## Work to be completed
Print exactly the lines from the line with "Looking closely, which" to the last line of the data, please, both included.

BEGIN Data rows

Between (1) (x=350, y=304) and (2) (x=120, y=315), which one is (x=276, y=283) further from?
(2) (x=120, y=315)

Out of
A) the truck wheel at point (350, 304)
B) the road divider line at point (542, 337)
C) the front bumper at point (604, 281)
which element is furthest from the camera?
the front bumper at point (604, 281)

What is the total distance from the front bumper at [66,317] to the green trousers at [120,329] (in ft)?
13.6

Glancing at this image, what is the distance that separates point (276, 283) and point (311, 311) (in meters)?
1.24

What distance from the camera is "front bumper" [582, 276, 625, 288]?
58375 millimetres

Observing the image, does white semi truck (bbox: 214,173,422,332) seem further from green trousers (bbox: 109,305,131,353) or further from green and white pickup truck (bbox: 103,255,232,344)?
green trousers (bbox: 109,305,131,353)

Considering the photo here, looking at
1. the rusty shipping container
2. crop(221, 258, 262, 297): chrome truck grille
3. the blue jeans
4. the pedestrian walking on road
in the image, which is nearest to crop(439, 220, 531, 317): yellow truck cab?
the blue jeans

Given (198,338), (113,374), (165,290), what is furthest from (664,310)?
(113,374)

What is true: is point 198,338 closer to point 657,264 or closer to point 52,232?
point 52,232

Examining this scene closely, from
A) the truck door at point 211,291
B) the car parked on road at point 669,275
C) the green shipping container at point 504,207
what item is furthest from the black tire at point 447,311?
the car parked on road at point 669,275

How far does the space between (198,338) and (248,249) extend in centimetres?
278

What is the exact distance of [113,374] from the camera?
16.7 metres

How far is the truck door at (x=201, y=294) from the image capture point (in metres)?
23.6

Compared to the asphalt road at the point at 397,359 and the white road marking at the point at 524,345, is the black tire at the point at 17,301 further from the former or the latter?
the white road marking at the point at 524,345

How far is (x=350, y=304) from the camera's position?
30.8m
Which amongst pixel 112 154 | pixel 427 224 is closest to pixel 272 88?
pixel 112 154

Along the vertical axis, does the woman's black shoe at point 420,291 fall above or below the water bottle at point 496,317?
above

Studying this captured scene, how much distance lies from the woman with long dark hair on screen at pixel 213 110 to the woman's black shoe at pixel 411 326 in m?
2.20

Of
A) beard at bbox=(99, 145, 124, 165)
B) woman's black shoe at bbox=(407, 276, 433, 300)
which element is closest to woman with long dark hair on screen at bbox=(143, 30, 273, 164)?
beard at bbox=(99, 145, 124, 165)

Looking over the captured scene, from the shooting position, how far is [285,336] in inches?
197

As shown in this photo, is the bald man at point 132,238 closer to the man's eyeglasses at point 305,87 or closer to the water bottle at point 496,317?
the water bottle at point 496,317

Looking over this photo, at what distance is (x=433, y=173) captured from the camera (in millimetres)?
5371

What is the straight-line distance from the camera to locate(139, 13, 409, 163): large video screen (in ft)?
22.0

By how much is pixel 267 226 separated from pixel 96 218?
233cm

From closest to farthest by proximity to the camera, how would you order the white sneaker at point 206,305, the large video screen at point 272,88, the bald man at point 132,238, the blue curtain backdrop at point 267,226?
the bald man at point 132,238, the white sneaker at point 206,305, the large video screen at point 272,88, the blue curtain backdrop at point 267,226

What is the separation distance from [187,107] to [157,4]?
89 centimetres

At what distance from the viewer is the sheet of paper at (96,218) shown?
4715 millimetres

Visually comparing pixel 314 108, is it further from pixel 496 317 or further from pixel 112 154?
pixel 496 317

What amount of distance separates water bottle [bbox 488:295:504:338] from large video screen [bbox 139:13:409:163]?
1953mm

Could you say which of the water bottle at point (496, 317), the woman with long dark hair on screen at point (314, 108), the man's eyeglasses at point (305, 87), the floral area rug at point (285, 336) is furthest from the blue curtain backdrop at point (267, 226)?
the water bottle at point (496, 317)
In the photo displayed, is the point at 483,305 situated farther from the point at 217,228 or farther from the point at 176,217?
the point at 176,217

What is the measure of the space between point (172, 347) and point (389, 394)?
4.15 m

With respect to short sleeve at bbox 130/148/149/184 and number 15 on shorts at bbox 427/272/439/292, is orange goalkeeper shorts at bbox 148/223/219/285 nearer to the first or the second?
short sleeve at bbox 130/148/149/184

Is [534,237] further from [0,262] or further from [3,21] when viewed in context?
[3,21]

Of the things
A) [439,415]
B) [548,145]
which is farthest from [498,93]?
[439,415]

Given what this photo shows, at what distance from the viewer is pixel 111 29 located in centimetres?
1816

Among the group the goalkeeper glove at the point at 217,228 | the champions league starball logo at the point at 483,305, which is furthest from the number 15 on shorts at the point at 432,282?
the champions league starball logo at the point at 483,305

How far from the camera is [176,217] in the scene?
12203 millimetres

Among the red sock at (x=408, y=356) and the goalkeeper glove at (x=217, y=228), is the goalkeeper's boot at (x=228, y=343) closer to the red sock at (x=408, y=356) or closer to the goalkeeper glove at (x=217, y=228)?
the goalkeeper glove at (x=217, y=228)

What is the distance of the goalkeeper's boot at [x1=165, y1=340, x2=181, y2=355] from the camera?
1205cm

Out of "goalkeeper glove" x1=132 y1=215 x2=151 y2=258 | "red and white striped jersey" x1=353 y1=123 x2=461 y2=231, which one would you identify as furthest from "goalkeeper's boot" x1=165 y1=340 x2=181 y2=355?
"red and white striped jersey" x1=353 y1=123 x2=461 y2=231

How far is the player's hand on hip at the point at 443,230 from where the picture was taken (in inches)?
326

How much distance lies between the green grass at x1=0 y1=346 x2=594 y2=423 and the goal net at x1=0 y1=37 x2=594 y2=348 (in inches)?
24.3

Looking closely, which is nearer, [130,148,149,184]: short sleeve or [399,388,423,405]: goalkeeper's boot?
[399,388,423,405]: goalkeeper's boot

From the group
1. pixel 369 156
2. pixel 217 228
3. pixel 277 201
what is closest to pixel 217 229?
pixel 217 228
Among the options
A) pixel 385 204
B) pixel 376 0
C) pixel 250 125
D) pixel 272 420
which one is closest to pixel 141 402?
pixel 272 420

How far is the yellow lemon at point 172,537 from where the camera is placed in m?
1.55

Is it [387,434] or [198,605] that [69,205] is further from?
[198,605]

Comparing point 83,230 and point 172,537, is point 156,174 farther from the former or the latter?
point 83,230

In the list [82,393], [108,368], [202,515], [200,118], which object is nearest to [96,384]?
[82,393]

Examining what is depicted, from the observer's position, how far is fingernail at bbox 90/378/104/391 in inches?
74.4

END Data rows

## Output below
Looking closely, which is nearer, [130,148,149,184]: short sleeve or [399,388,423,405]: goalkeeper's boot?
[399,388,423,405]: goalkeeper's boot

From the group
1. pixel 369 156
2. pixel 217 228
3. pixel 277 201
what is closest to pixel 217 229?
pixel 217 228
Among the options
A) pixel 385 204
B) pixel 376 0
C) pixel 250 125
D) pixel 272 420
which one is closest to pixel 141 402?
pixel 272 420

How far is the yellow lemon at point 172,537 from where the camera is placed in m?
1.55

Is it [387,434] or [198,605] that [69,205] is further from?
[198,605]

Comparing point 83,230 and point 172,537, is point 156,174 farther from the former or the latter?
point 83,230

In the list [82,393], [108,368], [202,515], [200,118], which object is nearest to [96,384]?
[82,393]

Examining what is depicted, from the observer's position, how far is fingernail at bbox 90/378/104/391 in inches?
74.4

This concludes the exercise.